Maternar es sentir la lluvia de juguetes en la sala recién organizada, el jarro de agua en el piso limpio; la compota derramada. Es el cesto medio lleno justo el día que lavaste todo. Es encontrar desmoronadas las horas dedicadas a organizar el closet, como si la ropa fuera minutos esparcidos por el cuarto.
Es ver el cosmético plasmado en un arcoíris de papel. Es el “Doodle Art” en la pared, el labial en el espejo. Es el búcaro roto, y ver perderse el caro champú en la tasa del baño. Es hacerlo todo con el bebé en brazos, avivando la cervicobraquialgia, el dolor de la columna y el esternón. Es recoger, limpiar, lavar, y volver a recoger.

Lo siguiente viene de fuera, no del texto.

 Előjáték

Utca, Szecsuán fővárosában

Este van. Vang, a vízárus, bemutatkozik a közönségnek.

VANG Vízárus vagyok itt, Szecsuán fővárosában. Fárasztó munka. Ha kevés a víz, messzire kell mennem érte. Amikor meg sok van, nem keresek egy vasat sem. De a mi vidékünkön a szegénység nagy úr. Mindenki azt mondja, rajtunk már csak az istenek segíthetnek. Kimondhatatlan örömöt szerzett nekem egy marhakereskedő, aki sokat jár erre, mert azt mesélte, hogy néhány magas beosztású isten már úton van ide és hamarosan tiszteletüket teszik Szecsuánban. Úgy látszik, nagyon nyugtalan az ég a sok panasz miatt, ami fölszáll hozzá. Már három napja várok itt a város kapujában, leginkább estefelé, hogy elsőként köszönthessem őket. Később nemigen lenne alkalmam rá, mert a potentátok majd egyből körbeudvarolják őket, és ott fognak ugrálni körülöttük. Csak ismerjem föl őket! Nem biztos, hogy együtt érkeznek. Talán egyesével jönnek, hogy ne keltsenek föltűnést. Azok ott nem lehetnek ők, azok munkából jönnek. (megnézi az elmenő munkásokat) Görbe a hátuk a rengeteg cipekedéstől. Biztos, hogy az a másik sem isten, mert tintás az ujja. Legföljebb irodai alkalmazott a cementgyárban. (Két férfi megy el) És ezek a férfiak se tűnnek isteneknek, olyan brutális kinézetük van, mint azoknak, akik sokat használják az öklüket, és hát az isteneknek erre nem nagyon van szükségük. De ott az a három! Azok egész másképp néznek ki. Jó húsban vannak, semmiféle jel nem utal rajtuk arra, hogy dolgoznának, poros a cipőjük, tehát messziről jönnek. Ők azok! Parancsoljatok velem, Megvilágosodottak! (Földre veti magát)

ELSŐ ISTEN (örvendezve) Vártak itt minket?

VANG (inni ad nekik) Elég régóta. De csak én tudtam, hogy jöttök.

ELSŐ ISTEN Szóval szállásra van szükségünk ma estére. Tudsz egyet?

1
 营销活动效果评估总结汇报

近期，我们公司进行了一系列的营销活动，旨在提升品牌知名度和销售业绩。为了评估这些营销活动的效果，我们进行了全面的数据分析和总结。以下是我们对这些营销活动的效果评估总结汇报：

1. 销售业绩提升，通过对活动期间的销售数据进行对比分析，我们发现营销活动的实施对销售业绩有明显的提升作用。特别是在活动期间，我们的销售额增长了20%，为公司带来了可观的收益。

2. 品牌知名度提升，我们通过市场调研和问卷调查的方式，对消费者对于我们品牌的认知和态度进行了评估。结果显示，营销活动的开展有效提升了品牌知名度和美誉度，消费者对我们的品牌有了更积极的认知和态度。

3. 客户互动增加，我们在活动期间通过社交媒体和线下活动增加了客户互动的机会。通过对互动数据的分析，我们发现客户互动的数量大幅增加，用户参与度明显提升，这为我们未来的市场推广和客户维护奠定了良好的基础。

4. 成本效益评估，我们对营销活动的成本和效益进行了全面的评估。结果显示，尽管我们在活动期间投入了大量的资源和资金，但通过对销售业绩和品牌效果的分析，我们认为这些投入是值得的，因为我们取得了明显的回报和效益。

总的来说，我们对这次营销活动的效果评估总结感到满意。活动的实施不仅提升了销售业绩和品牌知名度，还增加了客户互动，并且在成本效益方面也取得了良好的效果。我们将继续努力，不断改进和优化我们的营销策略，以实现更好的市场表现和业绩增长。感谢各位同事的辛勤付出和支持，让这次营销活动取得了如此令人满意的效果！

Maternar es verte entregando el celular en manos de quien juraste alejar de las pantallas. Es soñar que alimentas con el plato de vegetales, frutas, jugo natural y despertar en la realidad con un plato de mariquitas, galletas catalizadoras de alergias y refrescos artificiales. Es llegar a pensar que la semana es una merienda sostenida, por ser la palabra más popular en casa.
Es creer que puedes aplastar con música infantil el reguetón. Es la pelea por el juguete como background de la llamada telefónica, la incesante queja por lo que hizo el otro mientras te intentas concentrar, es el sabotaje a las musas en teletrabajo. Es un “tengo hambre” como estribillo de la melodía cotidiana.
Es sentir como espada de Damocles las expectativas sociales sobre la crianza, las comparaciones con otras madres, la imagen a proyectar. Es la sensación de no hacerlo bien del todo. Quedarte con las ganas de cultivar buenas costumbres, de enseñar más, porque el trabajo, las necesidades y el apagón te lo impiden.
Es cambiar las series psicológicas por las infantiles, y en lugar de hablar del audiovisual de turno hacerlo de Bluey, Sofía o Sheriff Labrador. Es sentir ganas de echar un grito más grande que el de Munch y regresar aliviada.
Es perder tu lugar en la cama a cambio de unos pies encima. Es ser consciente de que el aumento de su tamaño es proporcional al de nuestras preocupaciones.
Es ver cómo los horarios de sueño cambiados persisten. Piensas que con el biberón de las ocho podrás acostarte, pero llegan las 12 y te pide pan, la una y vas por otro biberón y también por otra noche de insomnio inducido.
Es detener el balance, verle los ojos cerrados, sentir el cuerpo pesado en señal de reposo, pararte suavemente y escuchar un “mamá, canta más Pío pío”. Es sentir un agotamiento de 25 horas al día y un rendimiento como de 12. Es la lucha diaria entre lo que dices que vista y lo que quiera vestir.
Pero también es creer que el mundo se derrumba si se les achurra la mirada, porque todo está bien, si ellos lo están, y eres capaz de lo que no creías serlo con tal de tenerle la medicina. Y te entregas el triple, y no logras unir los párpados por mucho tiempo, con esa especie de instinto natural que te lo permite, que te hace intuir, conocer, diagnosticar.
Es sentir cómo la baba de sus besos puede borrar el cansancio del día; cómo las medias palabras (porque aún no se pronuncian completas) tienen más convencimiento que el mejor discurso; es derretirse, en buen cubano, con sus abrazos; y olvidar, es olvidar todo lo malo y lo tedioso, lo cansado y lo complejo, lo irritante y lo esforzado, las renuncias y los cambios en el maravilloso caos de la maternidad. Es la definición dada por la vida, la más real de las academias, la cual nos muestra un diapasón de esencias y conceptos, mas maternar es eso, un maravilloso caos, y, por suerte, prima la maravilla.